East of Eden: The Train to Release
- Jon Swales
- Oct 15
- 3 min read
“You brought me out into a spacious place.” – Psalm 18:19

He boards the early train at Minsterleigh.
Black coat buttoned,
collar set.
A Canon on study leave –
though others
know
what that means.
The carriage smells of coffee and rain.
Across the aisle:
a student scrolling,
a man tapping at a laptop.
He takes the window seat,
bag at his feet,
carrying the kind of tiredness
that lives behind the ribs.
He serves at the Cathedral –
a place of beauty,
liturgy,
and gentle control.
On paper,
everything glows with life.
But something beneath
it has been dying for years.
He opens his tablet.
Not emails.
Not minutes.
A blog – 'When the Church Controls the Narrative.'
He skimmed it once,
called it bitter,
too certain.
But now,
with time and motion around him,
he begins to read.
“There is a sickness that grows in churches,
not suddenly
but slowly,
like rot beneath polished floors.
What once was love
becomes control.
What once was prudence
becomes deceit.”
The words land harder this time.
He scrolls.
“When churches prize reputation over repentance,
fear becomes the quiet force beneath it all.

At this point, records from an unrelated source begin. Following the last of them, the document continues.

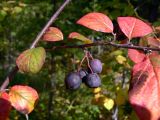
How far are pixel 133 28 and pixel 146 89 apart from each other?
29 cm

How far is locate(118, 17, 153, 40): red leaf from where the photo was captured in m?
1.04

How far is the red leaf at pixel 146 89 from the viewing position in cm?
77

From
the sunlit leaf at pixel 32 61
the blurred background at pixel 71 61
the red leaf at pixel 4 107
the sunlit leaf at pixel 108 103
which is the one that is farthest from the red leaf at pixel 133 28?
the sunlit leaf at pixel 108 103

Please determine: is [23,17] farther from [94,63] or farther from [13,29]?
[94,63]

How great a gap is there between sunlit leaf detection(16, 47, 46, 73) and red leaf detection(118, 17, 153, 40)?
9.7 inches

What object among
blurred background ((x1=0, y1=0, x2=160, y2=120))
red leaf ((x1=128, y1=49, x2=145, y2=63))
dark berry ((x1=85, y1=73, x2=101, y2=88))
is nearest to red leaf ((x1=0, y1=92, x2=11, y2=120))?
dark berry ((x1=85, y1=73, x2=101, y2=88))

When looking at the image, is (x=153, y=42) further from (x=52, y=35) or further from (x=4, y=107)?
(x=4, y=107)

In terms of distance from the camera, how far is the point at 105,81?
2.71 meters

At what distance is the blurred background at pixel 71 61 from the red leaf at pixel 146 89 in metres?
1.55

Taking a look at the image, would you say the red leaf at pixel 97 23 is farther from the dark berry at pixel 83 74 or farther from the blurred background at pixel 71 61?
the blurred background at pixel 71 61

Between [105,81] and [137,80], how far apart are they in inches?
73.9

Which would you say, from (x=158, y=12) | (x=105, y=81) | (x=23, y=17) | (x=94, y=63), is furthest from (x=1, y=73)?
(x=94, y=63)

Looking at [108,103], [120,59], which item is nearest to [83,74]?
[120,59]

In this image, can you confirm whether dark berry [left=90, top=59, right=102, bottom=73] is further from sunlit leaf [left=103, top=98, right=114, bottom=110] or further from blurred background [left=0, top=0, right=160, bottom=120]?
sunlit leaf [left=103, top=98, right=114, bottom=110]
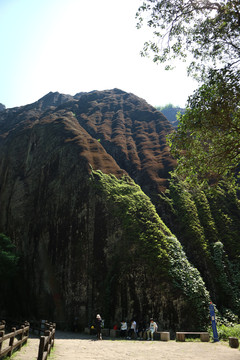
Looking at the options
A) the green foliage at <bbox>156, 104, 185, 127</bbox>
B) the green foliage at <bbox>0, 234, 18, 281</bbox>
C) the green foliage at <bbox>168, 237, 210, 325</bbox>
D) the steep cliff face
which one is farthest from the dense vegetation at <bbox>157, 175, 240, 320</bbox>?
the green foliage at <bbox>156, 104, 185, 127</bbox>

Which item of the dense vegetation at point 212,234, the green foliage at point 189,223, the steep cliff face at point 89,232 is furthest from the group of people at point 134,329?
the green foliage at point 189,223

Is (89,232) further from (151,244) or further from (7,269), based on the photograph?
(7,269)

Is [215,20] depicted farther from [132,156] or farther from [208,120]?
[132,156]

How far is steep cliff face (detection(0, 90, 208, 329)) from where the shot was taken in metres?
23.3

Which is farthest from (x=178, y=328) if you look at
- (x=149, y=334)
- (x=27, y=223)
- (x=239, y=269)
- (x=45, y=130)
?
(x=45, y=130)

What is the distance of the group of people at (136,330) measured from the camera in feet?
62.2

Jesus never called us to manage appearances –
only to walk in the light.”
He turns to the window.
Fields blur past.
Light slides over them like mercy.
Every line lands –
vestry meetings, Chapters, PCCs.
He remembers those rooms:
the unsaid rules, the careful votes,
truth delayed until it dissolved.
He had thought,
If they knew what I knew,
they wouldn’t vote this way.
But truth had to be managed,
postponed, softened –
for the sake of peace.
For the sake of unity.
“Spin replaces confession.
Spiritual language becomes camouflage.”
He has preached such words himself –
dressed fear as prudence,
called silence peace.
He has watched power operate gently, politely,
with tea and minutes and follow-up emails.
He has felt how easily
the call to care
becomes the instinct to control.
And now something in him gives.
A shudder.
A breath held too long.
His eyes sting.
He weeps quietly.
No one sees.
He had known ministry would cost him.
But not this.
Not his soul.
He’d believed faith meant faithfulness,
that obedience would protect him,
that restraint was righteousness.
But somewhere along the way,
he learned to survive
by suppressing the truth.
And he wonders now –
if the system has marked him more than he knew.

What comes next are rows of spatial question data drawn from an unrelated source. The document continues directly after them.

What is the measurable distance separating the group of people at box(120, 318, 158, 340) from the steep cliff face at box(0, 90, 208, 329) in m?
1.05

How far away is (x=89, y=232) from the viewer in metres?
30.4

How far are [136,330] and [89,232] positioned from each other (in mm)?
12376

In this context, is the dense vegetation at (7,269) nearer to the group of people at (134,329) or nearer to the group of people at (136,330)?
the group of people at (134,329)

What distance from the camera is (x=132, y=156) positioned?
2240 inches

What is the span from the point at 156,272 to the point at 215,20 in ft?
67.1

If he has harmed more than he helped.
If the clarity of his leadership pathway
came at the price of something sacred.
He leans forward, face in his hands,
the hum of the train like a lullaby he doesn’t trust.

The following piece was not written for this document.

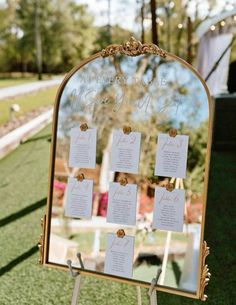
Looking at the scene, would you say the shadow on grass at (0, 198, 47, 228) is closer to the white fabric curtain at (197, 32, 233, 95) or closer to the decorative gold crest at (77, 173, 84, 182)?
the decorative gold crest at (77, 173, 84, 182)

What if he has gained a future in the Church –
but lost the voice of Christ?
The train hums north.
Fields widen – bare, rain-washed, merciful.
He whispers a line
he’s spoken at gravesides and hospital beds,
barely audible above the wheels:
“You brought me out into a spacious place.”
Then he reads the final words:
“Prophetic hope begins where spin dies.
When churches stop protecting themselves,
they rediscover the living God –
who never needed their protection.”
He leans his head against the glass.
The rails beneath sound like heartbeat, like prayer.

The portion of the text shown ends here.